We first consider server-based distributed learning, where the server updates models by aggregating local information from workers. Training time per iteration is limited by the straggler, the last worker to send its data. To reduce idle time at synchronization, we generalize online bandwidth allocation and batch size tuning as distributed online min-max optimization. Our aim is to minimize the pointwise maximum of time-varying, monotone cost functions without prior knowledge of them. We propose two novel algorithms: Distributed Online resource Re-Allocation (DORA), where non-stragglers share resources with stragglers, and Distributed Online Load Balancing with rIsk-averse assistancE (DOLBIE), where underloaded workers assist the most overloaded ones. Notably, DORA and DOLBIE avoid gradient calculations and projections, significantly reducing communication and computation overhead in large-scale networks.
We consider decentralized learning where each worker updates its model using a weighted average of its own model and those received from neighbors. The weights that each worker assigns to its neighbors form a consensus weight matrix. The overall training time is influenced by the network topology and communication speed. We propose a novel algorithm, Communication-Efficient Network Topology (CENT), which reduces training latency by removing unnecessary communication links and enforcing graph sparsity in terms of the consensus matrix. CENT uses a fixed step size to balance convergence and sparsity, while its adaptive version (CENT-A) adjusts the trade-off factor based on objective feedback. Both CENT and CENT-A maintain the training convergence rate and outperform state-of-the-art algorithms in real-world scenarios.
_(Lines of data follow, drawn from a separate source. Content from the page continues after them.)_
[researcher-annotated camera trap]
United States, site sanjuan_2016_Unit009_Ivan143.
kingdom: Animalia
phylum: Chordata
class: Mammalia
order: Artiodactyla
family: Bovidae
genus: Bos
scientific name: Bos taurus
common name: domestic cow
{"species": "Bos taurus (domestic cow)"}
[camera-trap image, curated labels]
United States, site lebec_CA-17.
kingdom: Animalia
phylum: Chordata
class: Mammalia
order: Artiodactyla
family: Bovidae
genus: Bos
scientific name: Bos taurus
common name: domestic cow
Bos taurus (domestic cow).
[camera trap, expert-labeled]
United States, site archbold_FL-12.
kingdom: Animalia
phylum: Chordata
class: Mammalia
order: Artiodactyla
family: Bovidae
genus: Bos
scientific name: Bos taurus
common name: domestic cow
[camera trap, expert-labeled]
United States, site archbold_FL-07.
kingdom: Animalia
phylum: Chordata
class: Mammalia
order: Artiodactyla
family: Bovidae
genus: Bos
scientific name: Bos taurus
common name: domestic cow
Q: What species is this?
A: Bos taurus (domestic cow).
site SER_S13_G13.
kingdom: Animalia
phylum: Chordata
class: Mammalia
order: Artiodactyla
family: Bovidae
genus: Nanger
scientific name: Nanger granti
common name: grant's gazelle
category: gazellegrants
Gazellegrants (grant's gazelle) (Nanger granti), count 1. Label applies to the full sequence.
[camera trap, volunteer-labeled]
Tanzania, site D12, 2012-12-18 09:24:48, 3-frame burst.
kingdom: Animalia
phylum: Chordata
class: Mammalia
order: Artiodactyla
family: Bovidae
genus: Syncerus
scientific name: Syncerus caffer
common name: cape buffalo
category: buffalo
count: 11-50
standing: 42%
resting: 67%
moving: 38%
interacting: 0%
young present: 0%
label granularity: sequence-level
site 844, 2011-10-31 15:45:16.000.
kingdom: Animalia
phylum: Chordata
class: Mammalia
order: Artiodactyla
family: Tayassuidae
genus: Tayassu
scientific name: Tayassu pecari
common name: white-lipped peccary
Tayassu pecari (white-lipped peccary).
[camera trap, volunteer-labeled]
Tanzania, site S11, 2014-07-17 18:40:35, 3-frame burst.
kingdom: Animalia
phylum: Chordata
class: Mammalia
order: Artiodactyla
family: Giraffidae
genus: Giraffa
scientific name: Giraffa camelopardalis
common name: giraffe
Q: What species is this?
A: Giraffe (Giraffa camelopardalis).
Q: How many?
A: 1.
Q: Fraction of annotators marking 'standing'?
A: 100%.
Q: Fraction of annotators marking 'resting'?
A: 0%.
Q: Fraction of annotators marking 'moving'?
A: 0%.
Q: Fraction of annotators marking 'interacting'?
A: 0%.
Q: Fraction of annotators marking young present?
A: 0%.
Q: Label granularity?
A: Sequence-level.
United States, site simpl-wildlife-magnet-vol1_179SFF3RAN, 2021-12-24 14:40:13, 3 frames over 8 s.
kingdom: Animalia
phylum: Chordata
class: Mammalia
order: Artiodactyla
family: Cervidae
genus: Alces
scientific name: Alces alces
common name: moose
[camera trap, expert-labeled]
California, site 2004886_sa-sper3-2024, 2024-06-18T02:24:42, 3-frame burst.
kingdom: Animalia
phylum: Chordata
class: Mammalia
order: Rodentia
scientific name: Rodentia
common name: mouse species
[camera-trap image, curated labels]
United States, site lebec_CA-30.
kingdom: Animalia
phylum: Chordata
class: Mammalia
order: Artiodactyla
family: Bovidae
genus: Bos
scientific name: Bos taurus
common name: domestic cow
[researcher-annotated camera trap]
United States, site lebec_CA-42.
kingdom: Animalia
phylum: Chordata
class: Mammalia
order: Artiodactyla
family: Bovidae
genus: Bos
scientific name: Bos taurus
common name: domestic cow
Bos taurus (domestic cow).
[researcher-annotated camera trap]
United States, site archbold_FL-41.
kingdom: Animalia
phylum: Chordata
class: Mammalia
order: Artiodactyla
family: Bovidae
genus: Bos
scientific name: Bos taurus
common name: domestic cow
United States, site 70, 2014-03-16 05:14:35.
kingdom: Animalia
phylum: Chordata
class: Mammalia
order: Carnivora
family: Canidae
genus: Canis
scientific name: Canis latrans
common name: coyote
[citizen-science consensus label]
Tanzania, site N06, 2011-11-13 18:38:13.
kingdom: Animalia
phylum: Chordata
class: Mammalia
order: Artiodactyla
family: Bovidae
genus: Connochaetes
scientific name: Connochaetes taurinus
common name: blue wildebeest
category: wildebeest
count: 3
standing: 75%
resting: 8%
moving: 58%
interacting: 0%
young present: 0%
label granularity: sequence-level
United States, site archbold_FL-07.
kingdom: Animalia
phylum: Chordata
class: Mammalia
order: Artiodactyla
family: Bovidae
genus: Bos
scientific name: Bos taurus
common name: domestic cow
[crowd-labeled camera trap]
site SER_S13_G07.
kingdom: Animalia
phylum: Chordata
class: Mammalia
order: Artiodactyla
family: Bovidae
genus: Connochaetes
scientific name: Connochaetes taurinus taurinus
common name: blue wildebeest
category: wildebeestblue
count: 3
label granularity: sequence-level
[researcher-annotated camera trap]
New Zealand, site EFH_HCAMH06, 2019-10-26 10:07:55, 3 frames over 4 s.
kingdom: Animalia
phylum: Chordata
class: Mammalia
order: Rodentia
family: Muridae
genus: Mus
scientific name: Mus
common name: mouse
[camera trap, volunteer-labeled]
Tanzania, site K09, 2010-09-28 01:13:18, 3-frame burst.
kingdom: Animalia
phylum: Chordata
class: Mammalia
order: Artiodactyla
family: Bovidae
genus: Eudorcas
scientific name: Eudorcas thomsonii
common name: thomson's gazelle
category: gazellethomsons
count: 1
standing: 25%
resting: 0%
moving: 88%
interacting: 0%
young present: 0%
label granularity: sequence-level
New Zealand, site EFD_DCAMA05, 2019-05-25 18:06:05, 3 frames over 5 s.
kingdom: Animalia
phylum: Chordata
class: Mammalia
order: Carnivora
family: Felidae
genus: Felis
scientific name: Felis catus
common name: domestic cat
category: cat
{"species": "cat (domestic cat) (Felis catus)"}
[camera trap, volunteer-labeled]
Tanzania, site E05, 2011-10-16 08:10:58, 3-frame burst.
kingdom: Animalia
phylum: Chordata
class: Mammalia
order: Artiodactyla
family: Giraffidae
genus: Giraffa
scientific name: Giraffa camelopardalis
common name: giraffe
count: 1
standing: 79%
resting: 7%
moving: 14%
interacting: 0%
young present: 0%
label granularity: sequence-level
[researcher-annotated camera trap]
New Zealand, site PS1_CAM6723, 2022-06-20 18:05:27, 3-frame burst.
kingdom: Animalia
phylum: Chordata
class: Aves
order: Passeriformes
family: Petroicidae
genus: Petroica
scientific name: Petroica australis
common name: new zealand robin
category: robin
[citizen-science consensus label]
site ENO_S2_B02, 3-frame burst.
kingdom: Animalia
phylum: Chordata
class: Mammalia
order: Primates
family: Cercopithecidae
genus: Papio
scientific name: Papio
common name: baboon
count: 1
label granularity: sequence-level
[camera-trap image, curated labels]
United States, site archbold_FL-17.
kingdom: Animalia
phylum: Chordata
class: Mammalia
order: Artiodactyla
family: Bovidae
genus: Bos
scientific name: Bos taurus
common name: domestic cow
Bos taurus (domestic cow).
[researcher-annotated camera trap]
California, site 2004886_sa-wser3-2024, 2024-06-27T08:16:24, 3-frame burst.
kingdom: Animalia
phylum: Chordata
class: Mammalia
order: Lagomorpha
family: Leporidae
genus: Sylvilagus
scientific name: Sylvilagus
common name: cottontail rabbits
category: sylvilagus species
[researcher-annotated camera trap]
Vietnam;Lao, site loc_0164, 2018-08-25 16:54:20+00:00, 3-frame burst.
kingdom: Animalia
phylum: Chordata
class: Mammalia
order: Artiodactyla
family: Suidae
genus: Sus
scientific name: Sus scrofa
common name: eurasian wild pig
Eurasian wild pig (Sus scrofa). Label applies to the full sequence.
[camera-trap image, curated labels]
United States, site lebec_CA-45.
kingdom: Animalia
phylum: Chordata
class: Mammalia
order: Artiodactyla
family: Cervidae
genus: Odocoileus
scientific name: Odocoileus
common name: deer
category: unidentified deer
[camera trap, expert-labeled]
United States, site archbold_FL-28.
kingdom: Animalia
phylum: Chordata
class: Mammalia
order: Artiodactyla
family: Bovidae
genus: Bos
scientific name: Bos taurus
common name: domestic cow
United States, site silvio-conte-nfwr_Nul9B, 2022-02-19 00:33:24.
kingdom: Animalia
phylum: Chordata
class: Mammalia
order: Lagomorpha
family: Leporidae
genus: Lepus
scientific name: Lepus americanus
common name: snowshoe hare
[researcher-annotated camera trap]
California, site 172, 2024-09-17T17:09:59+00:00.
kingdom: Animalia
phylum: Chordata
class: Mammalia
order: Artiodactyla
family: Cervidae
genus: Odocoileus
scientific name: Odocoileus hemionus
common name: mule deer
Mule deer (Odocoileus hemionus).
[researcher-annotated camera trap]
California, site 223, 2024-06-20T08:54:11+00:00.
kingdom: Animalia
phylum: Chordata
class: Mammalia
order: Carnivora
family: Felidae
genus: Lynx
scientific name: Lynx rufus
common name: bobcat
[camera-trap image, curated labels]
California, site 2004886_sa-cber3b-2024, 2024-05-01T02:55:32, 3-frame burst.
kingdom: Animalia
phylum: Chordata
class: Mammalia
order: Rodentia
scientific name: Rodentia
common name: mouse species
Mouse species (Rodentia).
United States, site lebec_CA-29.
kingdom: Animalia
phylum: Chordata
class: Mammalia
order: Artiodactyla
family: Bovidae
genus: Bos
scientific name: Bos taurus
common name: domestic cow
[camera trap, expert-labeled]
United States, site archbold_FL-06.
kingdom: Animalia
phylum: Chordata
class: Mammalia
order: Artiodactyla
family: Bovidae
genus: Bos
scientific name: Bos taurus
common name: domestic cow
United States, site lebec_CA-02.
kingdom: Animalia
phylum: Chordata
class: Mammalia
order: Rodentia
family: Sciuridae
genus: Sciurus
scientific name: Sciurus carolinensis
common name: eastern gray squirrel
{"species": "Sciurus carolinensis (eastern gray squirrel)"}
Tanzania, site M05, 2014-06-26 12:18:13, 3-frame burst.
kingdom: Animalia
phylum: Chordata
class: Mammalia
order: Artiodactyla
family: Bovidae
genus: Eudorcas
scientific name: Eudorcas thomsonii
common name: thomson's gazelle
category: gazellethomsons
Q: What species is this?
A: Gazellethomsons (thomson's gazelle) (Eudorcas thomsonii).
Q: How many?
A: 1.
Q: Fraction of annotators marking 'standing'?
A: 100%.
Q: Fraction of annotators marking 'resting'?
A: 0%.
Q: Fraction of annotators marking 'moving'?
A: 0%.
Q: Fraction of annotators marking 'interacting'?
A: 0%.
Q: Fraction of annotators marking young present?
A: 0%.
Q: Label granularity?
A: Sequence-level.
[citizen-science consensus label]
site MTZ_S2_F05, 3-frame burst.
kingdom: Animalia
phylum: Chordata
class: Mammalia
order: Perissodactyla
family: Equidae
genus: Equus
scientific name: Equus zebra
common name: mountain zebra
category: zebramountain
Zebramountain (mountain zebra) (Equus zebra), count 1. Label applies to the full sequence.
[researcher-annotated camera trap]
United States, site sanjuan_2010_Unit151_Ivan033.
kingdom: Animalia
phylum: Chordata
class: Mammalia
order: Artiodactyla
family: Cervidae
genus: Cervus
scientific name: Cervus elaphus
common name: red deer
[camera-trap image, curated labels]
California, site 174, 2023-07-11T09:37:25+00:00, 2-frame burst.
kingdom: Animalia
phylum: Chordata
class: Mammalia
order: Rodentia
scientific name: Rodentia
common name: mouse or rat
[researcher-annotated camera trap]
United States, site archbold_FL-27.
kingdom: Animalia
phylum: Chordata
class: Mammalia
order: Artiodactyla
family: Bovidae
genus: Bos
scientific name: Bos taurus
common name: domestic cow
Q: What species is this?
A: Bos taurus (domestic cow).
We further consider practical systems where workers have heterogeneous computation capacities and communication channel conditions, which can vary dynamically. We tackle the problem of jointly designing the consensus weight matrix and bandwidth allocation in an unpredictable time-varying network. We propose Dynamic Communication-Efficient Network Topology (DCENT), an algorithm that adaptively adjusts the consensus weight matrix, eliminates poor communication links, and compensates important but low-quality links with more resources. DCENT guarantees bounded dynamic regret and ensures the convergence of decentralized training. Experiments with real-world machine learning tasks demonstrate the efficacy of the proposed solution and its performance advantage over state-of-the-art algorithms.